Just when Lee Pulliam appeared to be coasting toward his second sweep of the season in the Bull & Bones Late Model Stock Car division, a fluke malfunction derailed his chances for victory…

…and possibly a track championship.

Threatening skies dissipated into a brilliant evening of racing as the season’s fourth event began as billed. Pulliam snapped Sellers’ stranglehold in qualifying by becoming the only other driver to claim the Price’s Body Shop Pole Award this season in the first feature. Sellers started alongside the No. 1 for the 125-lap race, and after a spirited battle for the top spot, Pulliam surpassed his top competition for first.

Pulliam led unchallenged in a race slowed by only one caution flag. For the fourth time this season, Pulliam and Sellers finished first and second at the line. Defending track champion Josh Berry claimed third.

The inversion following race no. 1 shuffled the entire top ten, and by virtue of the re-draw, Hunter Devers and Michael Maresca -in his first career outing at Motor Mile Speedway- started on the front row. Motor Mile Speedway veteran Dennis Holdren capitalized on the ensuing scramble for position as the green flag unfurled, and for the next 64 circuits Holdren enjoyed the point unpressured.

The standouts from the first feature were mired in the field at the outset of the nightcap due to the inversion, but as the race matured, those same machines began to march back toward the front.

Sellers and Pulliam started the finale ninth and tenth, respectively, but by lap 70, the pair of national champions were back in command. Holdren surrendered first to Pulliam on the sixty-fifth circuit, and shortly thereafter succumbed to Sellers. Holdren would finish the feature with a solid fifth-place effort.

Still in pursuit of Pulliam, it appeared as if Sellers would be forced to settle for second until the event’s lone yellow was brandished on lap 96. The caution would change the complexion of the contest.

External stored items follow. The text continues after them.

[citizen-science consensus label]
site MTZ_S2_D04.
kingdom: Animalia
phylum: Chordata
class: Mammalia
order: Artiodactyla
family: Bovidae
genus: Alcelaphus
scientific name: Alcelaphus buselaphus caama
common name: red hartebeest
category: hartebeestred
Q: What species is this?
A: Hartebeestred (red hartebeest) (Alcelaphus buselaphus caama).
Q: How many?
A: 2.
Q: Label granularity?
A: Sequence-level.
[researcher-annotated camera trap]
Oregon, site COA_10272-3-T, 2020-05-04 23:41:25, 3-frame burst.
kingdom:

As the field entered turn one following the restart, Pulliam’s no. 1 machine abruptly faltered.

“I heard him sputtering getting down in the corner, and I didn’t know what had happened. Then they said he might have run out of gas,” recalled Sellers.

Pulliam’s night came to a stunning halt as the frontrunners rounded the corner. Pulliam’s Chevrolet lost power, forcing the entire pack to take evasive action to avert disaster. The issue relegated Pulliam to the garage, retiring from competition to post his first DNF of the 2013 season at MMS.

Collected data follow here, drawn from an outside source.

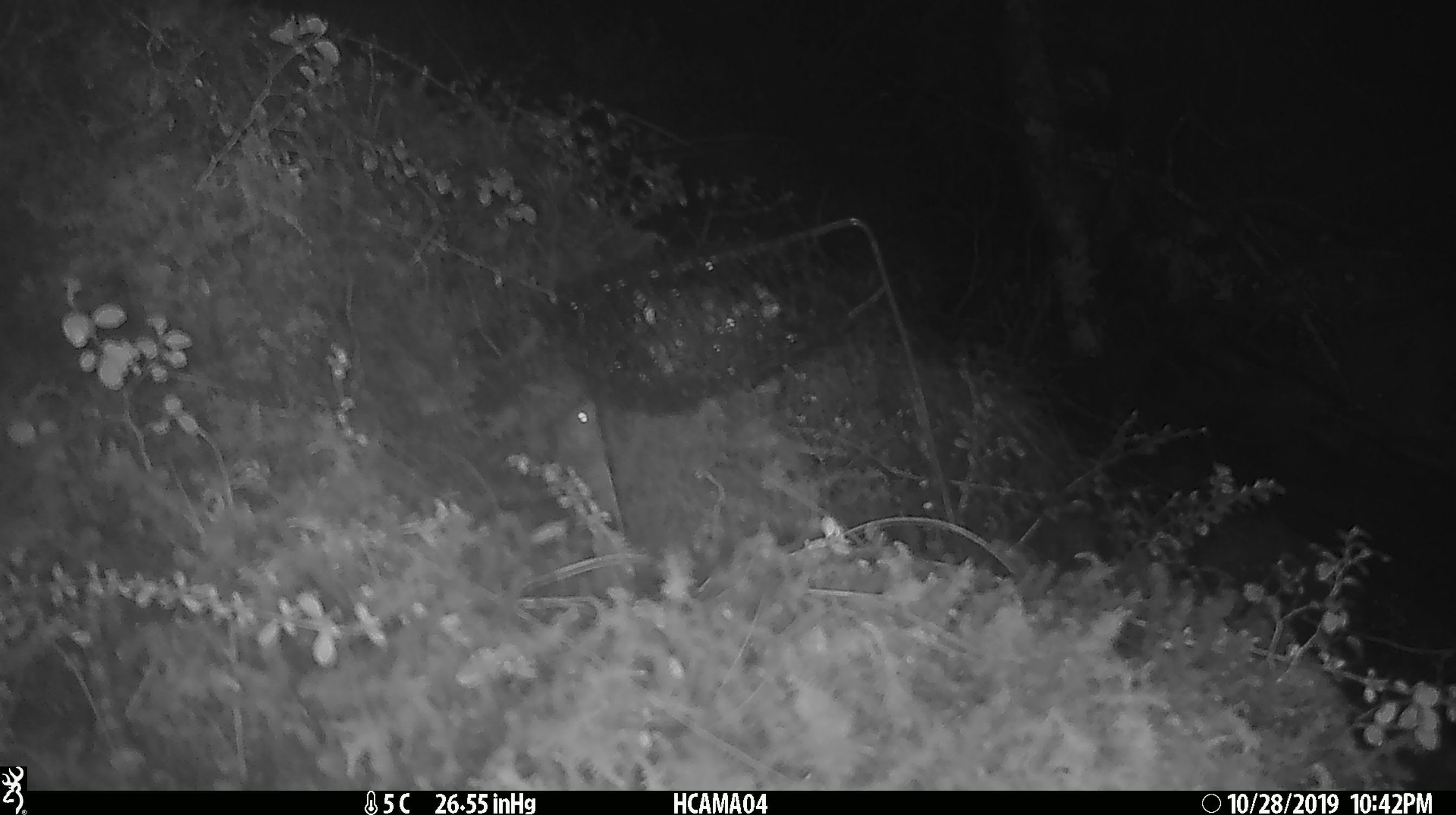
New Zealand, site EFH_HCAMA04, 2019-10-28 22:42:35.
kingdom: Animalia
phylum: Chordata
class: Mammalia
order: Rodentia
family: Muridae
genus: Mus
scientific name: Mus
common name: mouse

“Broke a fuel pump,” Pulliam later confirmed. “Everybody behind me did a great job; I know they weren’t expecting it. Nothing anybody could do, just a mechanical failure.”

Sellers became the beneficiary of Pulliam’s misfortune. Seller’s no. 99 bolted out to a four car-length lead in the aftermath, and he wouldaintain a comfortable advantage through the remainder of the race.

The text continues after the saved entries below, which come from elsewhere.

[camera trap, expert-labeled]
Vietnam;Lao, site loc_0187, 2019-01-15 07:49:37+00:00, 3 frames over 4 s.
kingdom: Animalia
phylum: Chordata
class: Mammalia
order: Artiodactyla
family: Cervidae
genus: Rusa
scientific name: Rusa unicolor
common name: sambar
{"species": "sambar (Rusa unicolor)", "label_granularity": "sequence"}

Berry and Deac McCaskill trailed Sellers at the finish.

For Sellers, the win marked his first victory lane appearance at the .416-mile since 2005, when he netted two victories during his national championship campaign.

“It’s been a while,” said Sellers. “We’re here to win, too. To finally catch a good break and get this win…It’s an unbelievable night.”

The latter 125-lap feature reflected significant ramifications in the division point standings. Entering the event with an 18-point lead, Pulliam’s dismal seventeenth-place outcome equated to a 32-point swing in the standings, as Sellers now controls the track championship race by 14 markers with just two nights of racing remaining in the 2013 regular season.

Nursing a broken right leg, defending Collision Plus Limited Sportsman division track champion Preston McGhee notched his first career victory at Motor Mile Speedway in Saturday night’s 50-lap heat.

McGhee forestalled Matt Taylor to take top honors. Tam Tompam rounded out the top three.